Jorma Johannes Rissanen | |
Birth Place: | Pielisjärvi (now Lieksa), Finland |
Death Place: | Los Gatos, California, United States |
Fields: | Information Theory |
Workplaces: | IBM Linköping University Tampere University of Technology |
Alma Mater: | Helsinki University of Technology |
Doctoral Advisor: | Hans Blomberg |
Known For: | arithmetic coding and the minimum description length principle |
Awards: | IEEE Richard W. Hamming Medal (1993) Claude E. Shannon Award (2009) |
Jorma Johannes Rissanen (October 20, 1932 – May 9, 2020)[1] was an information theorist, known for originating the minimum description length (MDL) principle and practical approaches to arithmetic coding for lossless data compression. His work inspired the development of the theory of stochastic chains with memory of variable length.[2] [1]

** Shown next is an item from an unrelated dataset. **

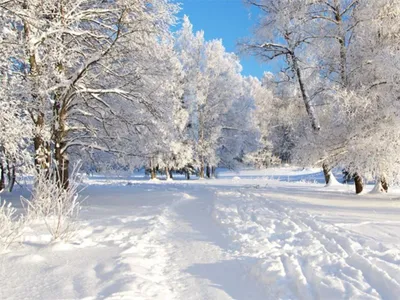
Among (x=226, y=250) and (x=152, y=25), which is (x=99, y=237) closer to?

Rissanen was born in Pielisjärvi (now Lieksa) in Finland and grew up in Kemi, a border town between Finland and Sweden. He moved to Helsinki and studied at the Helsinki University of Technology, where he obtained his Master’s degree in electrical engineering in 1956 and licentiate in control theory in 1960. He studied there under Olli Lokki and Hans Blomberg.
Rissanen became an IBM researcher since 1960, first in Stockholm, Sweden, while still a Ph.D. student under Hans Blomberg. Most of his PhD work was done remotely as a result and he received his Ph.D. from the Helsinki University of Technology in 1965 with a topic on adaptive control theory. He then moved to IBM Almaden in San Jose, California and stayed with IBM until his retirement in 2002, with a brief interruption in 1974 as a professor of control theory at Linköping University in Sweden. During that time, he became familiar with the work on algorithmic randomness by Andrey Kolmogorov and Per Martin-Löf, which inspired his work on arithmetic coding and MDL, leading to a stream of ground-breaking publications from the late 1970s to the early 1990s. The work on MDL developed into the more general notions of stochastic complexity (about which he wrote an influential book[3]) and universal coding/modeling. After retirement from IBM, he remained professor emeritus of Tampere University of Technology and a fellow of Helsinki Institute for Information Technology.
He was awarded the IEEE Richard W. Hamming Medal in 1993,[4] an IEEE Golden Jubilee Award for Technological Innovation from the IEEE Information Theory Society in 1998,[5] the Kolmogorov Medal of the University of London in 2006,[6] and the IEEE Claude E. Shannon Award in 2009.[7] A Festschrift collection, which includes an interview and substantial biographical information, was published by the Tampere University of Technology in honor of his 75th birthday.[8]
Rissanen married Riitta Aberg in 1956, and they have a son Juhani and a daughter Natasha.